Chess masters (or ornithologists or brain surgeons) have access to vast amounts of information, but in any given situation they don’t need to access it all at once. In fact, accessing it all at once would be disastrous because it would take forever to eliminate information they didn’t need. At any point in any chess game, only a few configurations of pieces are possible, and that number is unlikely to exceed the capacity of working memory. Similarly, even if an ornithologist/brain surgeon can recognise thousands of species of birds/types of brain injury, in any given environment, most of those species/injuries are likely to be irrelevant, so don’t even need to be considered. There’s a good reason for working memory’s limited capacity and why all the information we process is subject to that limit.

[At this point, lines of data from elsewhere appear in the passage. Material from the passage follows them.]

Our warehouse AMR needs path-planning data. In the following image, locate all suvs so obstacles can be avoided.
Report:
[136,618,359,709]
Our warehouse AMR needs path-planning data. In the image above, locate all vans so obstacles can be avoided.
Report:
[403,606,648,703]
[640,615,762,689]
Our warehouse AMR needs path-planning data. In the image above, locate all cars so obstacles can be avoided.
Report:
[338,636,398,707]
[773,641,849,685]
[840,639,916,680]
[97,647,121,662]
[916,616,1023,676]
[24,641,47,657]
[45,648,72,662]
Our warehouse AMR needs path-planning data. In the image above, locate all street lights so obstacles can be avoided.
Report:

In the next post, I want to look at how the limits of working memory impact on learning.
Atkinson, R, & Shiffrin, R (1968). Human memory: A proposed system and its control processes. In K. Spence & J. Spence (Eds.), The psychology of learning and motivation (Vol. 2, pp. 89–195). New York: Academic Press
Damasio, A (1994). Descartes’ Error, Vintage Books.
Kirschner, PA, Sweller, J & Clark, RE (2006). Why Minimal Guidance During Instruction Does Not Work: An Analysis of the Failure of Constructivist, Discovery, Problem-Based, Experiential, and Inquiry-Based Teaching Educational Psychologist, 41, 75-86.